Em 1995, ao descer de um avião em Cumbica, ouvi uma frase que me acompanharia: “Eu tenho um ministério para você no Brasil.” Naquele momento, voltar ao país parecia uma interrupção sem sentido dos nossos planos. Pouco depois, um telefonema recebido enquanto atravessávamos a balsa Santos–Guarujá abriu uma nova estação na direção da MIAF.

Anos mais tarde, quando um projeto de mudança para a África do Sul foi impedido no último passo, a pergunta que emergiu não foi sobre uma direção nova, mas sobre a última direção recebida. Às vezes discernir não é procurar outra voz. É recordar aquilo que ainda não terminou de produzir caminho.

Ajudar outros a retomar o movimento

Em 2013, o rosto da missão reapareceu para nós nas famílias sírias que chegavam ao Brasil. Fomos várias vezes ao aeroporto de Guarulhos, não para viajar, mas para esperar quem desembarcava sem conhecer o país. Salas de igreja se tornaram dormitórios. Nossa casa recebeu famílias. Amigos, igrejas, intérpretes e organizações formaram uma rede antes que tivéssemos linguagem ou estrutura para explicar o que estava nascendo.

 

Com o tempo, aprendemos que acolher não é apenas abrir uma porta. É ajudar alguém a recuperar movimentos: aprender a língua, circular pela cidade, trabalhar, estudar, cultivar amizades e voltar a tomar decisões sobre a própria vida.

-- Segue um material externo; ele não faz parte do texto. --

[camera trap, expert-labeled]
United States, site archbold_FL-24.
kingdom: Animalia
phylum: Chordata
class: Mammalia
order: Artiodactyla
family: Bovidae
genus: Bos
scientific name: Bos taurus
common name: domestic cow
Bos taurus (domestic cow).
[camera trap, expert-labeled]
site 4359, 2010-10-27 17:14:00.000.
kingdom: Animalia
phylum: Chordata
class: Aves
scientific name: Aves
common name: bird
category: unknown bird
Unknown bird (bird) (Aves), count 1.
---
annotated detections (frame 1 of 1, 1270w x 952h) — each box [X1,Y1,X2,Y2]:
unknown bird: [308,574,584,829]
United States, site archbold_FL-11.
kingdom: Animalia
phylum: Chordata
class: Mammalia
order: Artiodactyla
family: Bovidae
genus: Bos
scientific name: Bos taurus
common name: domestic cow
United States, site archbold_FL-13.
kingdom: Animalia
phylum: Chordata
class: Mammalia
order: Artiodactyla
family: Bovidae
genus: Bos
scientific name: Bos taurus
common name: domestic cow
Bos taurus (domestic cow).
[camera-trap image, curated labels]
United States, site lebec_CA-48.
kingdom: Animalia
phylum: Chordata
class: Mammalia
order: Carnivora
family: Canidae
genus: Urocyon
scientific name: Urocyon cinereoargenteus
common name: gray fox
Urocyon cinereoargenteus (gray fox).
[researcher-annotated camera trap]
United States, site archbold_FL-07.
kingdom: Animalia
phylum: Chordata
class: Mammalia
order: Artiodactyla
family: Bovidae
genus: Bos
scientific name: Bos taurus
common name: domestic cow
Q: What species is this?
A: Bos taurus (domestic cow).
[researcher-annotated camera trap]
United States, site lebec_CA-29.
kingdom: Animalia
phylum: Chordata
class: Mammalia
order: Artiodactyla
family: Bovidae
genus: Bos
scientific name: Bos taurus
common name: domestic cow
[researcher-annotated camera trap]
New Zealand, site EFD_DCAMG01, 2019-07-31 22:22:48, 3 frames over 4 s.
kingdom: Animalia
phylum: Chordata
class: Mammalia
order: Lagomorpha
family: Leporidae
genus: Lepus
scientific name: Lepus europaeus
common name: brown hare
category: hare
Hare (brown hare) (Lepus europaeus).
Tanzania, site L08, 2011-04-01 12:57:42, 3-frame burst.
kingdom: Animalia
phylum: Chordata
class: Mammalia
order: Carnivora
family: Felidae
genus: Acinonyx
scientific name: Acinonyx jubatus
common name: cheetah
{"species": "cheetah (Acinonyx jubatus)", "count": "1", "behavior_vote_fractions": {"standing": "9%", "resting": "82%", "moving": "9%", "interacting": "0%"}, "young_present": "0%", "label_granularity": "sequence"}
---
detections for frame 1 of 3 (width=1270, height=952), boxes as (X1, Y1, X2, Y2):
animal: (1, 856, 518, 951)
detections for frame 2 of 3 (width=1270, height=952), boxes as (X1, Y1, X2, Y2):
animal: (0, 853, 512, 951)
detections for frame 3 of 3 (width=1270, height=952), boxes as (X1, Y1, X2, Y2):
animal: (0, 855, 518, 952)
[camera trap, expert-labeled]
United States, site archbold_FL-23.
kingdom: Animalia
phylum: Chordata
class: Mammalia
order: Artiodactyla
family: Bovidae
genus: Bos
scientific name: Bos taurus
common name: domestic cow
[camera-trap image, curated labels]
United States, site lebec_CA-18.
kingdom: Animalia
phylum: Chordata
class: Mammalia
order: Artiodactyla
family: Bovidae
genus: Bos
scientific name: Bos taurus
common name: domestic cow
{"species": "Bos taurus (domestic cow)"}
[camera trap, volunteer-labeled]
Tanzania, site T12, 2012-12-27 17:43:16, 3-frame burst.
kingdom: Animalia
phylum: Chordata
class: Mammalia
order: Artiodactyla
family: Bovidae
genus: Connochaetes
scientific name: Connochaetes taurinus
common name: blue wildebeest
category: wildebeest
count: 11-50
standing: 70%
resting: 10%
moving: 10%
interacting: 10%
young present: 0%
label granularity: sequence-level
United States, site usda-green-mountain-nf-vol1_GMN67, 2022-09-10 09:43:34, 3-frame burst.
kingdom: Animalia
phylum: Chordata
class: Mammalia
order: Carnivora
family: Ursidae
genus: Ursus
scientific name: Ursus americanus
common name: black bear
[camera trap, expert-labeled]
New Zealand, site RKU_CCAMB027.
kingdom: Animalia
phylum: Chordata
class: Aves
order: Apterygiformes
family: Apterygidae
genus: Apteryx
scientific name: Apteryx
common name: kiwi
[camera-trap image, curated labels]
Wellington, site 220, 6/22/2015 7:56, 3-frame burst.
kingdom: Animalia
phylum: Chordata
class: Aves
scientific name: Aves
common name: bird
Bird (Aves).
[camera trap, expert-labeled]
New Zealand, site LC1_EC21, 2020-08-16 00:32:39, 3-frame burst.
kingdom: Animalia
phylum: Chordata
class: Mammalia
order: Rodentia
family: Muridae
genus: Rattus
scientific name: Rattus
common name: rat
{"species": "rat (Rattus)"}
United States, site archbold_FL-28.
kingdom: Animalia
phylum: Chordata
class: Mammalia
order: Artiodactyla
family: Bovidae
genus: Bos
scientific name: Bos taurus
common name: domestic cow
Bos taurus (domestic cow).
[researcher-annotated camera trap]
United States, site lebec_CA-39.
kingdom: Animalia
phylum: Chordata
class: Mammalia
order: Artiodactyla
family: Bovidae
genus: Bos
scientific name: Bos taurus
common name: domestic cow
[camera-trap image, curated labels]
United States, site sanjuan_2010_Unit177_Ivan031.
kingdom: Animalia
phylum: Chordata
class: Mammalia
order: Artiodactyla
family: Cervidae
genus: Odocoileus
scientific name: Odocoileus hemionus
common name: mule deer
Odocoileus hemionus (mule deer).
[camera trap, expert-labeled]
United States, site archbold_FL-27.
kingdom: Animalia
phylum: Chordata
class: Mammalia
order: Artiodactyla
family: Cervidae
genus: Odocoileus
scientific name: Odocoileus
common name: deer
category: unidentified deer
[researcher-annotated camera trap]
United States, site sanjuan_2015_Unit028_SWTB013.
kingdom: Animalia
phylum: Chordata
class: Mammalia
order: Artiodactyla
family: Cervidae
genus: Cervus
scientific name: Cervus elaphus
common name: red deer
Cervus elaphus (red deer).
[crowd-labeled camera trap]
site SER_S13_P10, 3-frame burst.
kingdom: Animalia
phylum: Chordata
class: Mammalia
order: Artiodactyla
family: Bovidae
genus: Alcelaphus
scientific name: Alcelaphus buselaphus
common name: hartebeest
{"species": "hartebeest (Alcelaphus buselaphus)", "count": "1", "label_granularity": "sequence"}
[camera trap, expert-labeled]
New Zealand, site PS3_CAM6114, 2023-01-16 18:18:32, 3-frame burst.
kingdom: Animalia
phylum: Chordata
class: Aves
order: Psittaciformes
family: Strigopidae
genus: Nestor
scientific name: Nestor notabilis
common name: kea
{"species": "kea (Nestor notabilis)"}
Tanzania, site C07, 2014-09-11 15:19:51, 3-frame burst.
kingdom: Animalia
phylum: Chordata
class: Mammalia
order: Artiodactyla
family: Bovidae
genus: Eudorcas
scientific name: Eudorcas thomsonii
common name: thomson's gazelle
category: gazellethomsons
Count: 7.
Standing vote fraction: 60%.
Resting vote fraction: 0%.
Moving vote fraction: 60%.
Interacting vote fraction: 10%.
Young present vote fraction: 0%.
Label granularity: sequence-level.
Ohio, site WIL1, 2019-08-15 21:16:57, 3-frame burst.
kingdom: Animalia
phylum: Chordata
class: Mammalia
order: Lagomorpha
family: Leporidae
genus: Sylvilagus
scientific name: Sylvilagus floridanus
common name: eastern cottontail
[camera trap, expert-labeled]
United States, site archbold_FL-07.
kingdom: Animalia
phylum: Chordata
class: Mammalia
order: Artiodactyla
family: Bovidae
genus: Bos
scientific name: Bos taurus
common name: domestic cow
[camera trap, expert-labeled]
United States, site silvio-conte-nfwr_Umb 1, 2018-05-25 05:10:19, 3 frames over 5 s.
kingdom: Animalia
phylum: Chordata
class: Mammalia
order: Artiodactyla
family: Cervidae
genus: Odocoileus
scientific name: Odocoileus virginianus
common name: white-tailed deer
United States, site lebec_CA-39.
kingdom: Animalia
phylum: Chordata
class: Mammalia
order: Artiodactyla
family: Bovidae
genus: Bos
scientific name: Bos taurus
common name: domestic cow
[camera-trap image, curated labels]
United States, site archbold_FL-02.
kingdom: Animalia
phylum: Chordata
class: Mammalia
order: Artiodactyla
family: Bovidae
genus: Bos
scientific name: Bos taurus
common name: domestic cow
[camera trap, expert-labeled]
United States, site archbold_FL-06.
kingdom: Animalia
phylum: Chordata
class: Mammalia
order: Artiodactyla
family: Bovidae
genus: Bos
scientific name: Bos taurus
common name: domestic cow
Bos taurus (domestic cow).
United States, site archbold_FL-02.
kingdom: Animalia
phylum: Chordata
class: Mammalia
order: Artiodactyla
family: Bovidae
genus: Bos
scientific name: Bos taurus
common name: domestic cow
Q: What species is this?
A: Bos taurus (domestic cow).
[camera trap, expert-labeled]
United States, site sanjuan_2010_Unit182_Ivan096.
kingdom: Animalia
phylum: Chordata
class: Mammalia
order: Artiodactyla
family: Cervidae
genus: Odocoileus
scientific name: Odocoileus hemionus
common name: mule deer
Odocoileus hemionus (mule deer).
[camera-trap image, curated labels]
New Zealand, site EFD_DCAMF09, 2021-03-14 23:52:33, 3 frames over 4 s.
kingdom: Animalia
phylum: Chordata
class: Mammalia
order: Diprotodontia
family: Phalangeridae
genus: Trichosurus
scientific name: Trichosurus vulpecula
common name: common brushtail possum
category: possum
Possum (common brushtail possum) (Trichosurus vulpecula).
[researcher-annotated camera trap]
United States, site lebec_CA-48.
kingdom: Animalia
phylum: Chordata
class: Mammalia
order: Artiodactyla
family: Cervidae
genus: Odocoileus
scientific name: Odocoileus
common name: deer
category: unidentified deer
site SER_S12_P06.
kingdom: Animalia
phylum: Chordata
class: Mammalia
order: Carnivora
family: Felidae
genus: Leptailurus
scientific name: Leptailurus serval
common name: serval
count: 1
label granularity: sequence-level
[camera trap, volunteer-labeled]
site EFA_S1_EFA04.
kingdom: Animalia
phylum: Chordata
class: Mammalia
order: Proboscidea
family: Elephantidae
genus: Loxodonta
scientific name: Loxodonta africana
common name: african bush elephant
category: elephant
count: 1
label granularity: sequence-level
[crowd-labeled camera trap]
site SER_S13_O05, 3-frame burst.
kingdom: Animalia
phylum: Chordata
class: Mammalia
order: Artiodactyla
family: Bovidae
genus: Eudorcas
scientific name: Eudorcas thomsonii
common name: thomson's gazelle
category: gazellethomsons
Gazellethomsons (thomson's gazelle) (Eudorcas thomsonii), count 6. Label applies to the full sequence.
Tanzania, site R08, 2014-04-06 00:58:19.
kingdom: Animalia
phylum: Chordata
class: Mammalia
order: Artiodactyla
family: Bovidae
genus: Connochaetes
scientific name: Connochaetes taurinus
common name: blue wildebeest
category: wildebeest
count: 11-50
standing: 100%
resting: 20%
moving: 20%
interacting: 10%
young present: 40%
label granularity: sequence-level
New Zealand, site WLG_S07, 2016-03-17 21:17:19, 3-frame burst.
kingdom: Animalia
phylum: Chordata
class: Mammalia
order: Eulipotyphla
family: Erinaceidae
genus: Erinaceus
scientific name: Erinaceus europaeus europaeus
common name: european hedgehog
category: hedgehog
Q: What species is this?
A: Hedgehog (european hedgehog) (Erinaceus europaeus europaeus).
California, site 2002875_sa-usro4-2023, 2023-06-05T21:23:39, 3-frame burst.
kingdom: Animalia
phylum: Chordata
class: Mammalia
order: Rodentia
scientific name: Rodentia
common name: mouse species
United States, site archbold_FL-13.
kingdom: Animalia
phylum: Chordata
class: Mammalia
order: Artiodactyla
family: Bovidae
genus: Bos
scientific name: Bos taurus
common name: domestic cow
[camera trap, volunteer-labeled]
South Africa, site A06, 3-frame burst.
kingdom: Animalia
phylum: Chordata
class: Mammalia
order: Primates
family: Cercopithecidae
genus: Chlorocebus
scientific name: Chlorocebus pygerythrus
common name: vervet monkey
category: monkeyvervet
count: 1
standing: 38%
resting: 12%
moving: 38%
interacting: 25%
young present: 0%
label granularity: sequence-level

Também descobrimos que os papéis não são permanentes. Quem chega não é apenas destinatário do cuidado. Pode tornar-se intérprete, conselheiro, anfitrião, professor e guia para quem virá depois. O caminhante que imaginava abrir caminho para o outro descobre que o outro também possui mapas.

Essa experiência ganhou casas, redes, projetos e territórios. Em Marília, aprendemos que uma casa também pode ser construída com pontes: universidade, serviços públicos, empresas, igrejas, voluntários e relações que tornam a cidade mais atravessável. Na Grande Curitiba, diferentes lugares começam a sustentar diferentes trechos da jornada: chegada e proteção, inserção na cidade, trabalho, formação, cultivo e cuidado da terra.

Nenhum lugar precisa fazer tudo. Nenhuma pessoa consegue caminhar por todas as outras.

A estação presente

Hoje, José e Val que olham para essa estrada não são os mesmos jovens que entraram no ônibus do MILAD. Ainda reconhecemos neles o músico e a jovem companheira que começavam a vida juntos. Mas carregamos também os professores, pastores, pais, avós, anfitriões, articuladores, amigos e aprendizes em que fomos nos tornando.

Chegamos à Grande Curitiba cercados por relações antigas que voltaram a aparecer e por pessoas novas que ainda estamos começando a conhecer. A nova Casa do Abuna e o Abuna Ambiental não representam a conclusão de uma história. São a estação atual de uma vocação que continua procurando formas de acolher, aproximar, formar e cuidar.

Teleiós nasce, ou talvez renasça, como o lugar onde podemos olhar essa caminhada com mais atenção. Não para provar que todas as coisas fizeram sentido, nem para oferecer um mapa universal. Queremos recordar cenas, reconhecer pessoas, nomear perdas, agradecer encontros e preservar perguntas.

Talvez essas histórias ajudem alguém a olhar para a própria estrada com um pouco mais de paciência.

Porque não precisamos ter chegado para que nossa caminhada já contenha sentido.